By Jens W. Pedersen
Author and coach, Jens W. Pedersen, believes we cannot demand unconditional love, unless we are able to give it. Read his thoughts on how to part with the idea of someone who loves you completely and without conditions:
Within psychology, it is often said that we need to experience unconditional love in childhood. If not, as adults we are still searching for that kind of love and thus meet others with a “look at me!” and “love me!” – we are still trying to grab that unconditional love but it is too late and all in vain.
This psychological mechanism easily plays tricks on us, but blaming childhood does no good when as adults we need to take responsibility for our own lives. By focusing too much on childhood we get stuck in a bitterness that makes matters worse.
You get what you give
Therefore I say instead: You get what you give! So if you want unconditional love, you must be able to provide it. You can’t do that, can you?
Hardly any of us can, and we are therefore not in touch with reality, if we seek that in others – or even require unconditional love from a potential partner.
Even if none of us manage to show unconditional love, we can still practice love – for ourselves and others. This is crucial, for it holds a promise that we will eventually and gradually experience more and more light, love and happiness in our lives.
How to practice
So how do you practice? Try like this:
- Be true to yourself and your beliefs.
- Allow yourself to be who you are.
- Avoid sticking or clinging to love from others.

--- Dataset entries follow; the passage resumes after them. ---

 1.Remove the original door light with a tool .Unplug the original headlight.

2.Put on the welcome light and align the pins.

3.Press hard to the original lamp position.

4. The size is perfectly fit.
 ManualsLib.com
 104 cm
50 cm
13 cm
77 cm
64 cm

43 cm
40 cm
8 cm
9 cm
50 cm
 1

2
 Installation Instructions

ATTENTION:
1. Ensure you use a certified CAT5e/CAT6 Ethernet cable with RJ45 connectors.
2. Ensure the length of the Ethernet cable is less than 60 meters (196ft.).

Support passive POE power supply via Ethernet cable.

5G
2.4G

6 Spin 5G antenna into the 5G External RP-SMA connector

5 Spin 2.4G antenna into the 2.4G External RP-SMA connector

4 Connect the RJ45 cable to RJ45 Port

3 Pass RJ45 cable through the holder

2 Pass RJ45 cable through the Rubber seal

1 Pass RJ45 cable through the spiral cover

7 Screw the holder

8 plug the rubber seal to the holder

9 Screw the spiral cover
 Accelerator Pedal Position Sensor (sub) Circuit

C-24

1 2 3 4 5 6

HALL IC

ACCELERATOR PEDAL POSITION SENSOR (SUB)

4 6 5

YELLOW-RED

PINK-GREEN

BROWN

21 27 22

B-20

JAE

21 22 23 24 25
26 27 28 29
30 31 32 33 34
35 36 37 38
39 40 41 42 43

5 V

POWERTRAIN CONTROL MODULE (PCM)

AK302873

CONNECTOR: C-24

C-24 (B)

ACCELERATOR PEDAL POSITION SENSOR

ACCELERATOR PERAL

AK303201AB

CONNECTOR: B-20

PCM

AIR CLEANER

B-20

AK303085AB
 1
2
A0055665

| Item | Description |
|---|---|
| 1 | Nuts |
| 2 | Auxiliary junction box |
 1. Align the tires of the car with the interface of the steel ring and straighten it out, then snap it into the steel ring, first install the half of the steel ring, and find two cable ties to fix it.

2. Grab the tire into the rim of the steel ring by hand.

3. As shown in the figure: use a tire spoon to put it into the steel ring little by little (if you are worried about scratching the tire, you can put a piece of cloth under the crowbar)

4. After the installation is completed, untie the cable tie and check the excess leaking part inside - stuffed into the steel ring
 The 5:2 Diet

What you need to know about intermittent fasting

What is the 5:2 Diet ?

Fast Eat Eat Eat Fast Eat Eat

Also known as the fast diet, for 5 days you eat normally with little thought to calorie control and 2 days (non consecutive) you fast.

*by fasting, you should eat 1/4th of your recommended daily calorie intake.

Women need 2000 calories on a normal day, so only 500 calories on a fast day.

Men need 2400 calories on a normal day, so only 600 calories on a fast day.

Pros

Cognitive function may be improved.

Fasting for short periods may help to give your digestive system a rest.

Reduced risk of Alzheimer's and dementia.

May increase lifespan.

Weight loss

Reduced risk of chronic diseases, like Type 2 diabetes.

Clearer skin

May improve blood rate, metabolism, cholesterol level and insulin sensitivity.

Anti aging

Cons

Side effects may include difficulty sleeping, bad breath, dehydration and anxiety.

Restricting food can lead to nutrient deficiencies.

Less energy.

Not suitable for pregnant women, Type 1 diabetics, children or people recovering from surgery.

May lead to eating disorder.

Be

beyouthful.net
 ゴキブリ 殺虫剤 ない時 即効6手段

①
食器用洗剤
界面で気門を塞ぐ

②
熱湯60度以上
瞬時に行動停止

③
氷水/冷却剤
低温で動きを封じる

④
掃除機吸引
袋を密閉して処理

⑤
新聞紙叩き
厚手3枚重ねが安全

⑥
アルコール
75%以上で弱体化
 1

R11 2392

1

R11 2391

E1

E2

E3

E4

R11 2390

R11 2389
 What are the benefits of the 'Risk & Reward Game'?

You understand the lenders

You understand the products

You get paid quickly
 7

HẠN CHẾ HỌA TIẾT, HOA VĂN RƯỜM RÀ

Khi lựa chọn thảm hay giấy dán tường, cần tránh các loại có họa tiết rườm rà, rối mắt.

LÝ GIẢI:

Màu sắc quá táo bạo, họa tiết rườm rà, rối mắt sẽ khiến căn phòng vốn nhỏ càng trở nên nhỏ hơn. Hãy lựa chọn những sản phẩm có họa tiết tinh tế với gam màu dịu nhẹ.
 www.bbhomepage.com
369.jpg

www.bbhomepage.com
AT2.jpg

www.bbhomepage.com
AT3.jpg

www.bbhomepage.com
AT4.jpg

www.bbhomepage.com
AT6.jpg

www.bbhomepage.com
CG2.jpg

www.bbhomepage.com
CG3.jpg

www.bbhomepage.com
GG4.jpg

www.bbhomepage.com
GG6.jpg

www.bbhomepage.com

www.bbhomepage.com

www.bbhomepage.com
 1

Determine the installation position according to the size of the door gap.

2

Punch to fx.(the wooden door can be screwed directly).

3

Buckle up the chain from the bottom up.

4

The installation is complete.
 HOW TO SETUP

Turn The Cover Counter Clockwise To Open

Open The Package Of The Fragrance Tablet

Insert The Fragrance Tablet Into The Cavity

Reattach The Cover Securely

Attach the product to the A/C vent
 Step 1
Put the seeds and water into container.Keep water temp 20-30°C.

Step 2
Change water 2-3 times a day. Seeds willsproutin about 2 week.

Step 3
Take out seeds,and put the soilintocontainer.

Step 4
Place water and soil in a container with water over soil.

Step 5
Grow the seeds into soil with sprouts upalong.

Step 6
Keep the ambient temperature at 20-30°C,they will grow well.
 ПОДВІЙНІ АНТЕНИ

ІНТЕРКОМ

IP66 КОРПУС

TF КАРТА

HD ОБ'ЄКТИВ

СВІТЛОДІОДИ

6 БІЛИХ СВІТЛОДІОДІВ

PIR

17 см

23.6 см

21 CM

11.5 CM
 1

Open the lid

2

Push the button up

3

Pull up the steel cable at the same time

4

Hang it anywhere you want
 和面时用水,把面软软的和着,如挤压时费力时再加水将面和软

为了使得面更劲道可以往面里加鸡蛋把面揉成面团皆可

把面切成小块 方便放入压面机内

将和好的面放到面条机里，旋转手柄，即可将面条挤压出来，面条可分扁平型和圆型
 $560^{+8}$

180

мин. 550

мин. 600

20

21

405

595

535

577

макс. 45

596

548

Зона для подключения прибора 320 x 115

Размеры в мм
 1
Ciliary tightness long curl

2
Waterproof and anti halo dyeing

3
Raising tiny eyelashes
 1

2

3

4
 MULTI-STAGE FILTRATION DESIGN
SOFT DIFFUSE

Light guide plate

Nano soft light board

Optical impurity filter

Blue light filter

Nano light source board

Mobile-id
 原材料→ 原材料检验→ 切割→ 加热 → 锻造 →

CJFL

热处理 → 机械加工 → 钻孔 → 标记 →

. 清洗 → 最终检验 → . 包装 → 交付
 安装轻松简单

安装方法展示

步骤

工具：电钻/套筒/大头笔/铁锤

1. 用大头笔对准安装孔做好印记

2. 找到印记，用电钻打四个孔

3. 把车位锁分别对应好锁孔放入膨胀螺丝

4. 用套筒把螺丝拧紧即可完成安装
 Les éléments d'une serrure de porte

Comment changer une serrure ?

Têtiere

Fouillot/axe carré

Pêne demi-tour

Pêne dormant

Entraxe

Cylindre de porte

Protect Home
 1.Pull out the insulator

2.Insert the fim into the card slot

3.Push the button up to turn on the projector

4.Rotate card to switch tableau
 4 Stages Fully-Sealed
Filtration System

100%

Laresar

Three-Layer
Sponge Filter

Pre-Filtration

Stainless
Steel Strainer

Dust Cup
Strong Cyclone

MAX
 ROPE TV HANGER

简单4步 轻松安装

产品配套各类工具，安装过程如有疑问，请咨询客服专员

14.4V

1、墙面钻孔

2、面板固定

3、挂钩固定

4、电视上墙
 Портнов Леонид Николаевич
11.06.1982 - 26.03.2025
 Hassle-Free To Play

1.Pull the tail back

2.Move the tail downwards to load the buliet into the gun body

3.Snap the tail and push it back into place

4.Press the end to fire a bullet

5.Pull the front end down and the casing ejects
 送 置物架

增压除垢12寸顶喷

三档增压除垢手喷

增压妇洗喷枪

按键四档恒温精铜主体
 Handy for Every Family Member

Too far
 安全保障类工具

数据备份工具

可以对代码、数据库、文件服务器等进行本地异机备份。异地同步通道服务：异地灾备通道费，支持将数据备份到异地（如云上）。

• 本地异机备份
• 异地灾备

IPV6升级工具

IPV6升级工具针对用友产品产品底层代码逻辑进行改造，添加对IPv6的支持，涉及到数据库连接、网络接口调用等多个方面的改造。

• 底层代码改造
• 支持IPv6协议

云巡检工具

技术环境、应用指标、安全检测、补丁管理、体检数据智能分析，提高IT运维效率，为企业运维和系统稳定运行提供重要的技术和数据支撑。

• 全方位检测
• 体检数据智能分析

- Share your love with someone who wants it.
- Know how the actions of others mirrors you own, and forgive them because you might have done the same.
Like I said, my basic point of view is that we get what we give in love. Therefore, to get lucky in love is not a matter of grabbing something – turn your focus away from that urge and be aware of how you can spread happiness around you. If you can bring joy and comfort to those around you in everything you do, then you have achieved your high objective.